My ongoing struggle

Mottie Feldman

I was diagnosed in early 1997 at age 60. I had little knowledge about prostate cancer and my GP never spoke about the PSA (prostate-specific antigen) test. As my prostate grew substantially, he finally referred me to a urologist, which is how I met Dr. Chris Morash.

By then my PSA was 30, Gleason 7 or 8, and all six biopsies were positive. Dr. Morash gave me the news in his office—“you have prostate cancer”—and my blood ran cold! He was reluctant to attempt surgery and referred me to Dr. Juanita Crook for radiation. I started on hormone treatment (Zoladex and Casodex) immediately bridge the time gap until I was scheduled for treatment.
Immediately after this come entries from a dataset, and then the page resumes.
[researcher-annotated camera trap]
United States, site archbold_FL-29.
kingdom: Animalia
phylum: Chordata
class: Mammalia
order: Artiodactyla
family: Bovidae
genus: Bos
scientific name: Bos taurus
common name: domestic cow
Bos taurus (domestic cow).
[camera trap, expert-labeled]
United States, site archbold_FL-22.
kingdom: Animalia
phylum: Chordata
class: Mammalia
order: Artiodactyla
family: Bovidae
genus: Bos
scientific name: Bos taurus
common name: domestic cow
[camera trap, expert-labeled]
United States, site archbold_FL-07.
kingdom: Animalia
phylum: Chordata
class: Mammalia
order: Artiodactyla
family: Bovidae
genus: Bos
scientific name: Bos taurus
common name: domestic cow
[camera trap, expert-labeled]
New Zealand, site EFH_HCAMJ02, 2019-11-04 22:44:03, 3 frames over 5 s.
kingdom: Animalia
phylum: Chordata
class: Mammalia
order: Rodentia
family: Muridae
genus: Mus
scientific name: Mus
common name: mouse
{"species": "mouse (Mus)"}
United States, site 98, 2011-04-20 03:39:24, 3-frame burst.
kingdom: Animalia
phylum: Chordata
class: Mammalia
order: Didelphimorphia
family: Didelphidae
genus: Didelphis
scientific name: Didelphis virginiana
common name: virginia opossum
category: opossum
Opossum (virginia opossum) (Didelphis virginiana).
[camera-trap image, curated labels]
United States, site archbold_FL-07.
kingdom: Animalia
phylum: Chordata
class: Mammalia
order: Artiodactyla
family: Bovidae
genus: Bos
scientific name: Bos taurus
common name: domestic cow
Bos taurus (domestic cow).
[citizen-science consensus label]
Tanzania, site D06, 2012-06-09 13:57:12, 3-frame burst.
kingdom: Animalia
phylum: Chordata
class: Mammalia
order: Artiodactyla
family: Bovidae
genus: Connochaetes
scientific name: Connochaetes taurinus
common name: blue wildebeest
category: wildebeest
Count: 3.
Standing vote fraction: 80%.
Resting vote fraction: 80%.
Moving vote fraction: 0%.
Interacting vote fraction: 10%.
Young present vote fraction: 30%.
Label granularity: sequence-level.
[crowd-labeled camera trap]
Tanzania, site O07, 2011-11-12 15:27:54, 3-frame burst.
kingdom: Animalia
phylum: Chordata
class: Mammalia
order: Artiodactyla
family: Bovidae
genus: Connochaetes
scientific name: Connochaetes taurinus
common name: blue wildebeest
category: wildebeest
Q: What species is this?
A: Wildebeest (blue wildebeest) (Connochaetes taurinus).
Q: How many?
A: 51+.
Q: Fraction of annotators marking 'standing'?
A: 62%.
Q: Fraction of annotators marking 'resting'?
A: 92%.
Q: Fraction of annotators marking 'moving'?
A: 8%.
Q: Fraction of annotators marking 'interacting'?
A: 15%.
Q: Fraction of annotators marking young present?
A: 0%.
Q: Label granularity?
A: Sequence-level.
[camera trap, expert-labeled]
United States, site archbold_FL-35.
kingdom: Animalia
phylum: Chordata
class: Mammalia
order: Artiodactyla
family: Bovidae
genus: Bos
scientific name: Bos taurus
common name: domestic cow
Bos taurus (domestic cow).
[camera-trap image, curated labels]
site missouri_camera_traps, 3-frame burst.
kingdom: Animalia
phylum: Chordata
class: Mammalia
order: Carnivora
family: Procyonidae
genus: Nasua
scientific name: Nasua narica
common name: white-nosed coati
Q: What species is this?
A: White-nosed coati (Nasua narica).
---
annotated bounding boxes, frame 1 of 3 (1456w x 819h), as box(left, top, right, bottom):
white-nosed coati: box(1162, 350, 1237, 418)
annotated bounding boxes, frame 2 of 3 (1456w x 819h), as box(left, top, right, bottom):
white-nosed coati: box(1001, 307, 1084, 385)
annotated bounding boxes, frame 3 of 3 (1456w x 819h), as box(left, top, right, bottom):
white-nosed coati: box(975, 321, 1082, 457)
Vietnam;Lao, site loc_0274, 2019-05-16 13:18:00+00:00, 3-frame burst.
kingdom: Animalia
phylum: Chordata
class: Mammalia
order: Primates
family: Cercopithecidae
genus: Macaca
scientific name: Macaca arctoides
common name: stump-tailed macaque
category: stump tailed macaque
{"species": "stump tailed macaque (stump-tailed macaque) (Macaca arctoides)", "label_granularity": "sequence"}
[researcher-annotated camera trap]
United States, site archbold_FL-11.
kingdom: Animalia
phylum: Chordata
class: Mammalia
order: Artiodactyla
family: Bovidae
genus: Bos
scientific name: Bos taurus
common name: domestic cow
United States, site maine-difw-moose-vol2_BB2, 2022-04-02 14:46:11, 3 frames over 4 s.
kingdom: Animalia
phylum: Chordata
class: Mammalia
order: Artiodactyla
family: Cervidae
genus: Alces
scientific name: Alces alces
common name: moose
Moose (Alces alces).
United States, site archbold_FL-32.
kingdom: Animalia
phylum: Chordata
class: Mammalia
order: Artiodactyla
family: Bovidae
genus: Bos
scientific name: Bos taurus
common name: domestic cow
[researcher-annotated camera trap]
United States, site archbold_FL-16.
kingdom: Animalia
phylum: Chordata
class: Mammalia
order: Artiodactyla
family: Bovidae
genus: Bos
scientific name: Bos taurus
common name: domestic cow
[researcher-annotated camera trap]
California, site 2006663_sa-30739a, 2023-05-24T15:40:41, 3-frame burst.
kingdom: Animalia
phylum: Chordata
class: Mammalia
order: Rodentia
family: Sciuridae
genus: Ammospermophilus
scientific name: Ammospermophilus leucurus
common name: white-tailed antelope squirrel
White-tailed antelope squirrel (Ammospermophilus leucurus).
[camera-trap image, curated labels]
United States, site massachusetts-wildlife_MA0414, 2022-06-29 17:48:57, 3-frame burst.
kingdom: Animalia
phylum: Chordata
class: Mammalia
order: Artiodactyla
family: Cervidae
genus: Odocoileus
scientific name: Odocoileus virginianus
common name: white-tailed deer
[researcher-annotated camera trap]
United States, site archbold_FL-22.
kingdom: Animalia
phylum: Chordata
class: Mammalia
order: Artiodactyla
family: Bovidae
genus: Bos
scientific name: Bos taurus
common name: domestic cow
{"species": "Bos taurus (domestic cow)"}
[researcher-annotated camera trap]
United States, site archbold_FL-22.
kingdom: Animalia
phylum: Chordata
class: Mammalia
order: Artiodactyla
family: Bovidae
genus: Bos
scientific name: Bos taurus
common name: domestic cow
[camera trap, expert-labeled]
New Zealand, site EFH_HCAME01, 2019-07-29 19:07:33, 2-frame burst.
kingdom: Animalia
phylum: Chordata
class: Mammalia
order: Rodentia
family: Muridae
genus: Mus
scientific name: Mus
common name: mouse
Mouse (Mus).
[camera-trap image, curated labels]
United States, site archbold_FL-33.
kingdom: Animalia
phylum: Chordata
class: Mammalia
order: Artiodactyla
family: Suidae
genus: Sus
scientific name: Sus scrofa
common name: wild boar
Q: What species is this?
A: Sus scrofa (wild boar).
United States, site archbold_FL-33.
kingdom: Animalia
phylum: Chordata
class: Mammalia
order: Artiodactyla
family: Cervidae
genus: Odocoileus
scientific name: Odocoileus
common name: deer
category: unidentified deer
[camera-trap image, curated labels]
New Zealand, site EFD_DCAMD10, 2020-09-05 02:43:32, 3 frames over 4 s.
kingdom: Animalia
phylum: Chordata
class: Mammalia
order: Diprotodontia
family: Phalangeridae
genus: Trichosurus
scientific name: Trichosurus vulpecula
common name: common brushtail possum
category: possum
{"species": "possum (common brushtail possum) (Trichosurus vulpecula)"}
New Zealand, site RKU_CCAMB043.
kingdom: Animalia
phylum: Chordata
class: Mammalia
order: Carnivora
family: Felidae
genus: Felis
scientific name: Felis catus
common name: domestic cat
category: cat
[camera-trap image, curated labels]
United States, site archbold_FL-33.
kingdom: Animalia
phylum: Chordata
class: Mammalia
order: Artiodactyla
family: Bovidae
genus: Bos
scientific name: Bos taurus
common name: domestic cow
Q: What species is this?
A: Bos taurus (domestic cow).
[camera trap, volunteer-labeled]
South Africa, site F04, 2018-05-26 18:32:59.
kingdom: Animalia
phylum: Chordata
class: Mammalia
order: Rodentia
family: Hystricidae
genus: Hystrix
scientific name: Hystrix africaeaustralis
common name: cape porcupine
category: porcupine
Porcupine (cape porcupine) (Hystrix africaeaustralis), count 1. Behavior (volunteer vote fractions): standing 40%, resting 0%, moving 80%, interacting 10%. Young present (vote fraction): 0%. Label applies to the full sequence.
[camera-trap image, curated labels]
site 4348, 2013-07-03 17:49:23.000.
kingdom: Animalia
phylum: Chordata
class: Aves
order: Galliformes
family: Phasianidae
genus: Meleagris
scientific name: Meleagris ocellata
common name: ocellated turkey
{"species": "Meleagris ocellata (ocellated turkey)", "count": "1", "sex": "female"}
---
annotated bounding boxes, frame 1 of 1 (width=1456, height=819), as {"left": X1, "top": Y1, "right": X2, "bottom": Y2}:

Dr Crook took the opportunity to add me to a clinical trial, looking at the effect of length of time of hormone treatment before radiation. Later, I was treated by external beam, conformal radiation being pioneered by Dr. Crook (shortly thereafter, she moved to Toronto.).

Radiation was minimally successful. Back in the hands of Dr. Morash, I was treated with Zoladex and Casodex, and even tried some “intermittent” treatment. I experienced a number of the classical side effects of the “hormone” treatment.

This was also a time to join the Ottawa support group, meet great people and learn a lot more about prostate cancer. I joined the executive and got involved with the volunteer work.

In 2002, I moved to Toronto for family reasons and was fortunate to have Dr. Morash refer me to his Sloan-Kettering classmate, the well-known Dr. Neil Fleshner. I continued the hormone treatment, but by autumn 2008, my cancer was becoming refractory. Dr. Fleshner referred me to oncology, where I am under the care of Dr. Anthony Joshua.

I have had a variety of treatments, sometimes stopping the progress of the metastasis, then it progresses again. CT and bone scans show metastasis mainly to the spine. A tumor in vertebrae L-2 is pressing on nerves causing back and groin pain.

Here is a description of recent treatments. I took prednisone. It worked for a year and I still take it with other treatments. I tried a clinical trial for Aberaterone with prednisone, but it didn’t help. I do not know if I was on the placebo, and there is no way to find out. (By the way, after about three years, prednisone caused sudden worsening of cataracts, leading to cataract surgery on both eyes this fall.).

Radiation to L-2, resulted in severe pain, and had no effect, contrary to common practice.

Ten chemo treatments with Taxotere reduced the PSA and considerably reduced pain, with tolerable side effects.

Next, I participated in a clinical trial from February to August 2011, using Torisel (Temsirolimus). Scans and an MRI show mixed results, and eventually PSA and pain are increasing again. I am back on Taxotere, controlling PSA but not pain.

So here I am at another decision point, and again my blood runs cold.

[Mottie Feldman died in 2012, 15 years after being diagnosed.]